Did you know that this is the 4th straight NHRA Race at Atco that I've lost 1st round? I lost first round at the Divisional in 2002, the open and divisional in 2003 and now the open in 2004. I hope to turn that streak around in October when we come back here for the Divisional. Either that or I fly Brian in to drive, seeing that he went 4 rounds at the open here in 2002- his last time in the '67.

I was really confident in the dial on Dad's car going into Sunday based on how it reacted to the numbers on Friday and Saturday. First round (which is Random Pairing) we pull into lanes next to the infamous Tommy DePascale (aka Tommy Dee). We raced Tommy at the Dutch Classic in October last year and it was a good battle, with Ray running 9.900 to Tommy's 9.901 with Dad getting this win by .010 after being .009 on the tree.

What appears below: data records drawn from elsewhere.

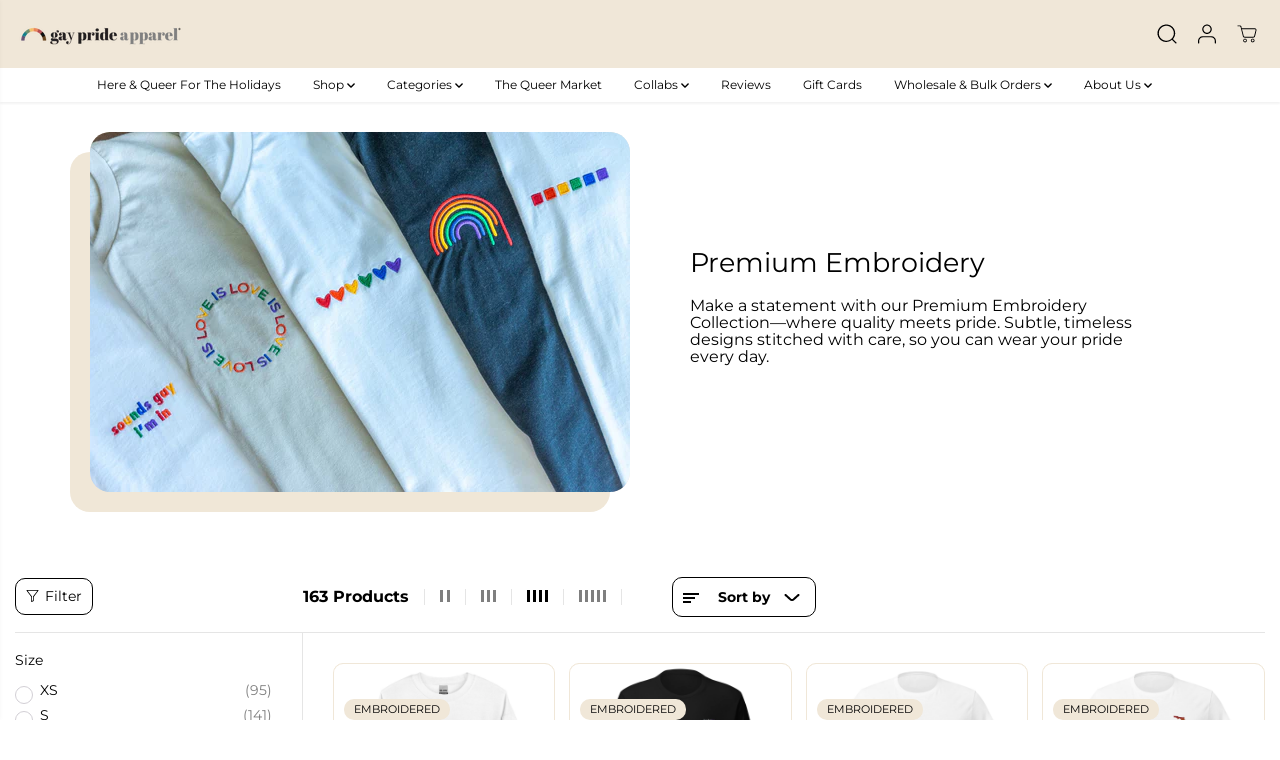

--- FILE ---
content_type: text/javascript
request_url: https://gayprideapparel.com/cdn/shop/t/147/assets/abra.js?v=134552859994688453601763403223
body_size: -521
content:
(()=>{let isRefreshing=!1;const triggerRefresh=(delay=2500)=>{isRefreshing||(isRefreshing=!0,setTimeout(()=>{$.getJSON("/cart.js",function(cart){buildCart(cart,!0),setTimeout(()=>{isRefreshing=!1},2500)})},delay))};document.addEventListener("cartItemsUpdated",()=>triggerRefresh()),$(document).on("click",".Sd_addProduct",()=>triggerRefresh(4e3))})();
//# sourceMappingURL=/cdn/shop/t/147/assets/abra.js.map?v=134552859994688453601763403223
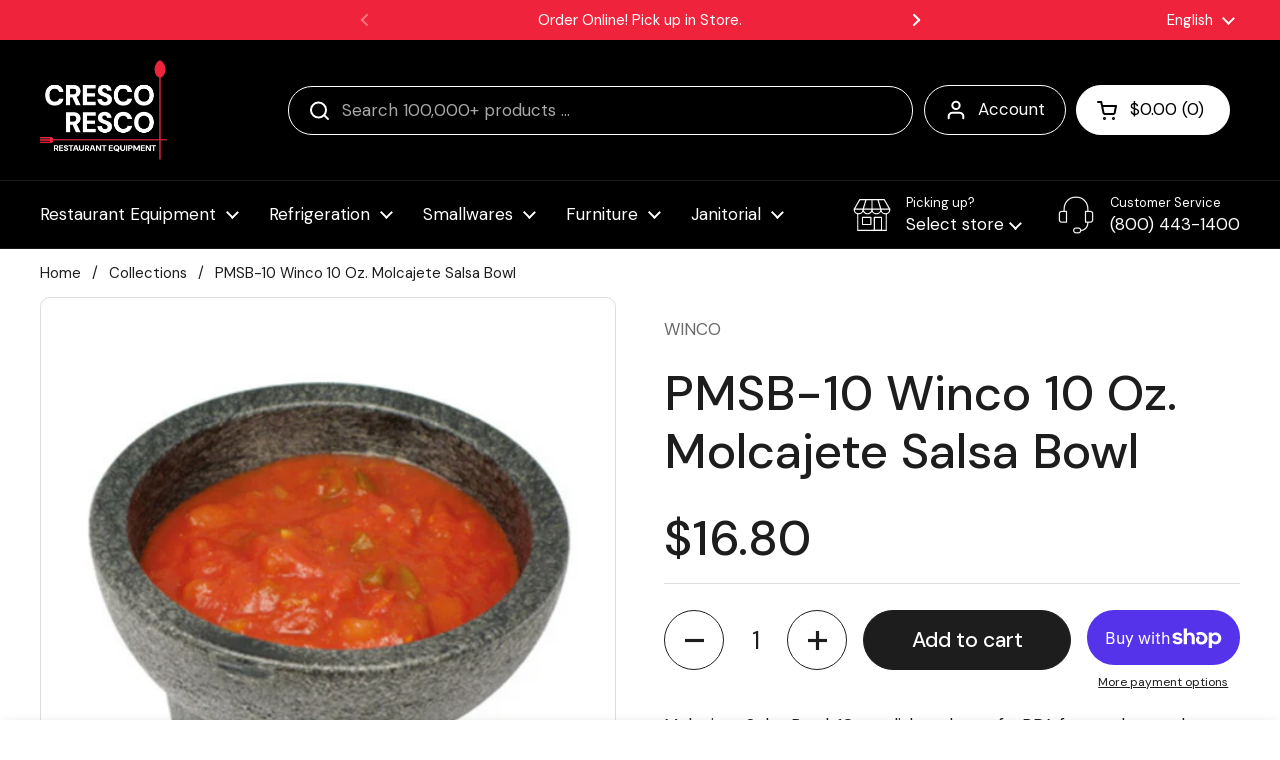

--- FILE ---
content_type: application/javascript; charset=utf-8
request_url: https://app.cpscentral.com/vendor_product.ashx?value=check_site_shopify_app&cps_site_version=restaurantequipment2.myshopify.com&callback=callback&callback=jQuery37009022970908034054_1768622954655&_=1768622954656
body_size: -34
content:
callback,jQuery37009022970908034054_1768622954655({"response": { "status":" 1 "}  })

--- FILE ---
content_type: application/javascript; charset=utf-8
request_url: https://app.cpscentral.com/vendor_product.ashx?value=get_store_info&cps_site_version=restaurantequipment2.myshopify.com
body_size: 451
content:
{"value":"9633", "color":"rgba(217, 11, 11, 1)", "px":"30", "dealername":"Cresco-Resco", "learnimage":"https://s3.amazonaws.com/cdn.cpscentral.com/shopify_app_images/cps_shopify_dealer_image9633_restaurantequipment2_8469.png", "logoimage":"https://s3.amazonaws.com/cdn.cpscentral.com/shopify_app_logos/cps_shopify_dealerlogo_image9633_restaurantequipment2_4267.png", "faqpagelink":"", "cartlocation":"", "margintoppixels":"", "marginbottompixels":"", "cartlocationbeforeafter":"", "font":"Helvetica", "jumpPage":"1", "cartoffering":"3", "sitename":"", "offering":"2" }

I set the car up for a 9.905 or so because of the big speed difference (170 vs. 145) so Dad could keep his foot right in it if he had to. After Dad's -.001 last night, he rolled a little into the box so he was now carrying .032 delay on the .400 pro tree. Ray needed .002 more in the delay box as he left the red light on with a -.002 reaction time to Tommy's .065. Then, of course, the car runs 9.903 on the big end at 170.45 MPH to Tommy's 9.896 at 145.45.

So that wraps up the weekend here at Atco with us extremely happy with how consistent Dad's car is (and how fast it's going and still being consistent) and still having a slight question mark about the '67 Camaro. Time will tell on that combo as the weather gets warmer and the adjusted altitudes go up.

That's it for this update, our next NHRA Race will be at the Lebanon Valley National Open May 15-16, but I'm probably going to take the '67 Camaro up to Epping to run their Hot Rod series on May 2nd. Hopefully by then our new trailer will be in.